“In the Ya’an earthquake disaster zone I sobbed twice, and both times were by the side of cooking pots”.
The Chongqing Times newspaper today has a special section on the earthquake that occurred in the city of Ya’an (雅安) in Sichuan province last weekend. The special section, entitled “We are all Ya’an people now”, looks at the state of affairs 72 hours after the earthquake with the observation that “The destroyed area is calm and collected as it was before“. In eight pages of in-depth coverage, we see the extent of the destruction, how the survivors are being looked after, and how some people are trying their best to get on with their lives. One page in this special section outlines the findings of a journalist who went to take pictures of damaged homes, and found himself looking at a myriad destroyed stoves and pots as a cruel metaphor for the immense destruction wrought on people’s lives and livelihoods by the earthquake. Seeing all this destruction, there were two occasions when he wept.
The day after the earthquake struck last weekend, a journalist from The Chongqing Times (重庆时报) was in Longmen township (龙门乡), Lushan county (芦山县) in Sichuan province in the area that was the epicenter of the quake. At a village deep in the mountains he was taking pictures and walking from house to house, looking for dwellings that had escaped complete destruction. Yet he found none – all were destroyed. He met an old woman sitting on an embankment who told him that all the cooking stoves and pots in the village had been destroyed; now how would they cook food and boil water?
The journalist was struck by this, and decided to go and inspect the kitchens of every destroyed house if perhaps any of the stoves and pots had survived. In the first broken structure he entered, the kitchen area and everything in it were utterly wrecked; the same went for the second and third house he saw. “The more pictures I took”, he wrote afterwards, “the angrier I became:
I couldn’t help but curse the heavens above for being so heartless as to rob all these people of their means of preparing their food.

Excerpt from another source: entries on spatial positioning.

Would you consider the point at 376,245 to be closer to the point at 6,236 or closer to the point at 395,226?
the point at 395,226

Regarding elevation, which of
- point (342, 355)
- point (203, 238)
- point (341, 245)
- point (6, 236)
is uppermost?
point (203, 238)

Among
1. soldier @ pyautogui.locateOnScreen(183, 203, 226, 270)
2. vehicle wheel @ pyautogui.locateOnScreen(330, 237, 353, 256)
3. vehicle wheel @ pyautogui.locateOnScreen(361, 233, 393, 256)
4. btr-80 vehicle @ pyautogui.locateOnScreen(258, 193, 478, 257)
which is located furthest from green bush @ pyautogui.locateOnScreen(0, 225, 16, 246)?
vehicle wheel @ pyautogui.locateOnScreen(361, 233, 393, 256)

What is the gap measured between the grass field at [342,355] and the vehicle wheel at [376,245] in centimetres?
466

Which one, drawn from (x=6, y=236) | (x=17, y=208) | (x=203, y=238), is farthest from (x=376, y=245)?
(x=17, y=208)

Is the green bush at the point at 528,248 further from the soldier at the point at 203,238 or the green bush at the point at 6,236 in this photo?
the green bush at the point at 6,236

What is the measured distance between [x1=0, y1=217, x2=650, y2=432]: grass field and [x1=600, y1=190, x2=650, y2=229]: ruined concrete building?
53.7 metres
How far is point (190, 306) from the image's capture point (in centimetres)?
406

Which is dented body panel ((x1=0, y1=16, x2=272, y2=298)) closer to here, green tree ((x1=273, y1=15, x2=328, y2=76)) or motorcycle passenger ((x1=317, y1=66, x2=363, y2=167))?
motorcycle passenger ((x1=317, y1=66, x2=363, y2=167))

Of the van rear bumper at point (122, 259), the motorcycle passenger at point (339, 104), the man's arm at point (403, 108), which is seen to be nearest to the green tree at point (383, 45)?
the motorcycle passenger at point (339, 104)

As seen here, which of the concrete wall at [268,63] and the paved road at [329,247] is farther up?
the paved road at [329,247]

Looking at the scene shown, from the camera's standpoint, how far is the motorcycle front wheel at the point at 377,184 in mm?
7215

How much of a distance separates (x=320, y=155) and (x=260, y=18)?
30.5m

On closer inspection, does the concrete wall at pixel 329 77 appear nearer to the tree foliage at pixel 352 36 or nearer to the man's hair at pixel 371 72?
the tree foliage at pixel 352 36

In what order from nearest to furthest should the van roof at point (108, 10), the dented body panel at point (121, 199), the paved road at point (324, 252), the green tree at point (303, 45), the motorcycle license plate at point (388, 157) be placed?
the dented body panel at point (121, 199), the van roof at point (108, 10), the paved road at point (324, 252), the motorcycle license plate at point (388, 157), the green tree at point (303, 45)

This was the first time that the journalist wept in Ya’an. Yet later he did find one house with its pots and stove still intact, even though there was a large crack in the floor. He retrieved the pots, and saw to it that they were used for preparing food.
A few days later the journalist witnessed another mournful scene by the side of a cooking pot. In Lingguan township (灵关镇), Baoxing county (宝兴县), he saw women preparing food in a few large cooking pots while some men were stoking the fires with wood. All the people here, the journalist noticed, had tears in their eyes. The reason for this, he was told, was that the people had seen a television news report that proclaimed that everyone in the disaster area were eating good meals of fish and meat and were doing just fine.

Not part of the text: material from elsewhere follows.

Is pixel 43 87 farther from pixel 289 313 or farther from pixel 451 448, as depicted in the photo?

Yet this was far from the truth for the people standing next to the cooking pots: none of the leaders had come to visit them, and they had not much to eat. The journalist overheard an old man telling his wife that he had returned once to their destroyed home to retrieve some dried meat and mushrooms, but had ended up giving the food to a volunteer working in the area.
In Baoxing as well the journalist went to look through the homes in the area, and found that from the outside some of them appear to have been left untouched by the earthquake. Yet inside they were all devastated; in none of them could you cook a meal. All this signified, the journalist concluded, that the sweat and labor of two generations have been wiped out.